== Given passage ==

:::::

I'm regularly generating documents using Mail Merge with Word and Excel that
contain fractions (usually simple ones like 1/2, 2/3, 1/8, etc.). I'd like a
Macro that would find any fractions and format them to "superscript num. --  
fraction slash -- subscript denom."  Searching through the .word groups,
I've found various references to a macro that does the formatting part ["Sub
FmtFraction()" listed at the end of this note] but the fraction needs to be
selected in order for it to work.

I tried recording an "Edit, Find" macro myself, but don't know how to
"pause" it and format each "selection" it found before finding the next one.
Then I found a macro that FINDS fractions ["Sub FindFixFractions()" listed
at end] and shows a message box for each but I couldn't figure out where/how
to stick the "Sub FmtFraction()" into it. BTW, I don't need the message
box...

I would appreciate any help you can give me, using these macros or any
others.
Thanks!!!
Karin

P.S. Don't think it matters but I'm using Word 2000.

Sub FmtFraction()
Dim OrigFrac As String
Dim Numerator As String, Denominator As String
Dim NewSlashChar As String
Dim SlashPos As Integer
NewSlashChar = ChrW(&H2044)

:::::

== What to do ==
**a)** Reproduce the forum post from "I'm regularly generating" through "the next one.".
**b)** In the forum post, what must be true of a fraction for the FmtFraction macro to work on it?
Nothing in the listing is needed.

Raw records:
:::::

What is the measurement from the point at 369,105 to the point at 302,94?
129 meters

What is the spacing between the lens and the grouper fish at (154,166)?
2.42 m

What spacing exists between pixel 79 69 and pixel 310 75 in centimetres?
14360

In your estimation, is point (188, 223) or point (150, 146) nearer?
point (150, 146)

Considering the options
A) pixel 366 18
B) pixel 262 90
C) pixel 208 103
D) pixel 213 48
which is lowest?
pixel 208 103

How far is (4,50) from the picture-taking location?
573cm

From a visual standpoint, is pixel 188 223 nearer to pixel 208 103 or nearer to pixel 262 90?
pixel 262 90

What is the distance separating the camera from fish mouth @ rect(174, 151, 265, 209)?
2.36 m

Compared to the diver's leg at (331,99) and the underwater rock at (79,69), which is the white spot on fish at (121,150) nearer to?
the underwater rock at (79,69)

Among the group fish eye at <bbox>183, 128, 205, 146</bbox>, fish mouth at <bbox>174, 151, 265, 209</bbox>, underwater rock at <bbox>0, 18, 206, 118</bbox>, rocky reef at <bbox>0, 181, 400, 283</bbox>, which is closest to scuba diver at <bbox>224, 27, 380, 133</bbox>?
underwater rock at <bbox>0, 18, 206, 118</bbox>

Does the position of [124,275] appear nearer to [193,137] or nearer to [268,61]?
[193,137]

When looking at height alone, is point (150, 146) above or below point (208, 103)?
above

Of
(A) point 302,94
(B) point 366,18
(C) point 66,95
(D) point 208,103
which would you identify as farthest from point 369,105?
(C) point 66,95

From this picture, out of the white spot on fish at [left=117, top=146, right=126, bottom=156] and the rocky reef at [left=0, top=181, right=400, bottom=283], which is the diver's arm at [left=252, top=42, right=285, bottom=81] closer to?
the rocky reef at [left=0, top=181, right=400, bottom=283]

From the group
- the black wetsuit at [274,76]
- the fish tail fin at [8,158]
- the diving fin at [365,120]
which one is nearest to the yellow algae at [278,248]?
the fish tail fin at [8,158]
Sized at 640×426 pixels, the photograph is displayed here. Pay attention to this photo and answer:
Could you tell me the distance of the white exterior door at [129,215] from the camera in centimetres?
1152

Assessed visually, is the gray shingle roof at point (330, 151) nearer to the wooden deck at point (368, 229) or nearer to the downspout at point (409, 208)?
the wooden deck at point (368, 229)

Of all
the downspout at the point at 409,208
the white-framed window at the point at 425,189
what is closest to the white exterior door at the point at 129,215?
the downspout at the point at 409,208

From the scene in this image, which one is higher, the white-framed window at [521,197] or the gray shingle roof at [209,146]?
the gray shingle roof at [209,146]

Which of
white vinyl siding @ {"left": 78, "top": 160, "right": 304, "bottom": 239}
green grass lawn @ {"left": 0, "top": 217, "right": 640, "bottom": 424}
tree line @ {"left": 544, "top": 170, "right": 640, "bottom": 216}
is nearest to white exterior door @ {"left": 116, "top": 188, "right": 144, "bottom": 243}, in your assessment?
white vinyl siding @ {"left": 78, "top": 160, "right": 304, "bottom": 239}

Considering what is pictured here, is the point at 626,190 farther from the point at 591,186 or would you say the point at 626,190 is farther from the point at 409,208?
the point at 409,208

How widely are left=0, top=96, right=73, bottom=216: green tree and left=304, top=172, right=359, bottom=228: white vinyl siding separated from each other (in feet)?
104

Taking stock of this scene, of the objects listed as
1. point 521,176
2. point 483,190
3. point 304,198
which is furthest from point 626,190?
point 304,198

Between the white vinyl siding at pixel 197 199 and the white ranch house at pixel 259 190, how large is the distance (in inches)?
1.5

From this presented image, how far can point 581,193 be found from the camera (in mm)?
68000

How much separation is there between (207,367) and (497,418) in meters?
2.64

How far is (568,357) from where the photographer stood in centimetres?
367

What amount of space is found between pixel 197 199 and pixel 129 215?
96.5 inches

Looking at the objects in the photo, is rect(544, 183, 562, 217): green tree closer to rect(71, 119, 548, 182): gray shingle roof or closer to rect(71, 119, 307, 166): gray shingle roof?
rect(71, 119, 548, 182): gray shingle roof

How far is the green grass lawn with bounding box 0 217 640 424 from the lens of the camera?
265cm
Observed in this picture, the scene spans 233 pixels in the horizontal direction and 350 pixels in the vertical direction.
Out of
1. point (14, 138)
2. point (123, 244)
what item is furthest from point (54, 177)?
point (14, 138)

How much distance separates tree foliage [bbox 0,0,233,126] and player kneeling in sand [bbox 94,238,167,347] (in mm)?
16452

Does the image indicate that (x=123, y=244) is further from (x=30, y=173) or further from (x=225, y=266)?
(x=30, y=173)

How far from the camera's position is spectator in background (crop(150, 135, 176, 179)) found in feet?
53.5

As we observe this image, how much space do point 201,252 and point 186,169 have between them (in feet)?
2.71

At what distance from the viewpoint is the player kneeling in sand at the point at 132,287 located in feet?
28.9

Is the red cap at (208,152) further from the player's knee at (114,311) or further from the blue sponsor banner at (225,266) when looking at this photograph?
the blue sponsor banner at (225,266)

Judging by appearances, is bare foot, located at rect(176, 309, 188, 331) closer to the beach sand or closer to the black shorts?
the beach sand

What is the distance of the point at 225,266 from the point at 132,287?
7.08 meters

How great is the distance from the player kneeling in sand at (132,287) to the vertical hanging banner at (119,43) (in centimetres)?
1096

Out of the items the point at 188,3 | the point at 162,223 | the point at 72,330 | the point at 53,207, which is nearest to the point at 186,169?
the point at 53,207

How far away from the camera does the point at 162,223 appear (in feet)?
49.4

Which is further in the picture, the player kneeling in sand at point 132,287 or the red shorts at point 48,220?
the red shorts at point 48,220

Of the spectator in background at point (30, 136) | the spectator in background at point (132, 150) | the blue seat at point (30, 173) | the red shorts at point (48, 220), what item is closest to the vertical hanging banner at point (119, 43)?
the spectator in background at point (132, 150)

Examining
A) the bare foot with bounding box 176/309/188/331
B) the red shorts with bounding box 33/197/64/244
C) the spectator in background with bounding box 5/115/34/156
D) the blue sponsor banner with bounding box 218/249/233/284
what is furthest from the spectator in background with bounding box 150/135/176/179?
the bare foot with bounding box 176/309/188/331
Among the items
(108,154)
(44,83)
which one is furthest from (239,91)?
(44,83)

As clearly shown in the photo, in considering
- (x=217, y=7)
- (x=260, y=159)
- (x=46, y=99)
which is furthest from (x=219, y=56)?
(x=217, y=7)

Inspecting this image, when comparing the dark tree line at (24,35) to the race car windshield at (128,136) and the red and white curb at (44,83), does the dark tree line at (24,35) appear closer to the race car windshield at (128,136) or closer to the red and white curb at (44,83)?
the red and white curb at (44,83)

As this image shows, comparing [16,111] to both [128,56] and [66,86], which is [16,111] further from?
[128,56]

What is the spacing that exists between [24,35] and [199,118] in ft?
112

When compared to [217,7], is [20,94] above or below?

:::::

== Task-by-task results ==
**a)**
I'm regularly generating documents using Mail Merge with Word and Excel that
contain fractions (usually simple ones like 1/2, 2/3, 1/8, etc.). I'd like a
Macro that would find any fractions and format them to "superscript num. --  
fraction slash -- subscript denom."  Searching through the .word groups,
I've found various references to a macro that does the formatting part ["Sub
FmtFraction()" listed at the end of this note] but the fraction needs to be
selected in order for it to work.

I tried recording an "Edit, Find" macro myself, but don't know how to
"pause" it and format each "selection" it found before finding the next one.

**b)** The fraction must be selected.